⟨

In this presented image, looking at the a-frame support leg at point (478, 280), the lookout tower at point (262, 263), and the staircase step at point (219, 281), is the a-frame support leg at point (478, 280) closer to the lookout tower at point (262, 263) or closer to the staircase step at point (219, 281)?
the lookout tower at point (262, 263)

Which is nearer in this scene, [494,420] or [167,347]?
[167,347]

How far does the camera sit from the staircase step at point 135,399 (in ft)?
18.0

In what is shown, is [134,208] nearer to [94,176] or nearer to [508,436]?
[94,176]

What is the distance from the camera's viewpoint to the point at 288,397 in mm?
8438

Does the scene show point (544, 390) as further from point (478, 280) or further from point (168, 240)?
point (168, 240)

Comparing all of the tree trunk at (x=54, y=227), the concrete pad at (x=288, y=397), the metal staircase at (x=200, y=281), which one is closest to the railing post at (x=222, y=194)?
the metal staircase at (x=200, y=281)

⟩

● TASK OBJECTIVE
Lay out the listing above as a numbered list, leaving out the blank lines.

● REPLY TO THE TASK
1. In this presented image, looking at the a-frame support leg at point (478, 280), the lookout tower at point (262, 263), and the staircase step at point (219, 281), is the a-frame support leg at point (478, 280) closer to the lookout tower at point (262, 263) or closer to the staircase step at point (219, 281)?
2. the lookout tower at point (262, 263)
3. Which is nearer in this scene, [494,420] or [167,347]?
4. [167,347]
5. How far does the camera sit from the staircase step at point 135,399 (in ft)?
6. 18.0
7. In what is shown, is [134,208] nearer to [94,176] or nearer to [508,436]?
8. [94,176]
9. What is the distance from the camera's viewpoint to the point at 288,397 in mm?
10. 8438
11. Does the scene show point (544, 390) as further from point (478, 280) or further from point (168, 240)?
12. point (168, 240)
13. Comparing all of the tree trunk at (x=54, y=227), the concrete pad at (x=288, y=397), the metal staircase at (x=200, y=281), which one is closest to the railing post at (x=222, y=194)?
14. the metal staircase at (x=200, y=281)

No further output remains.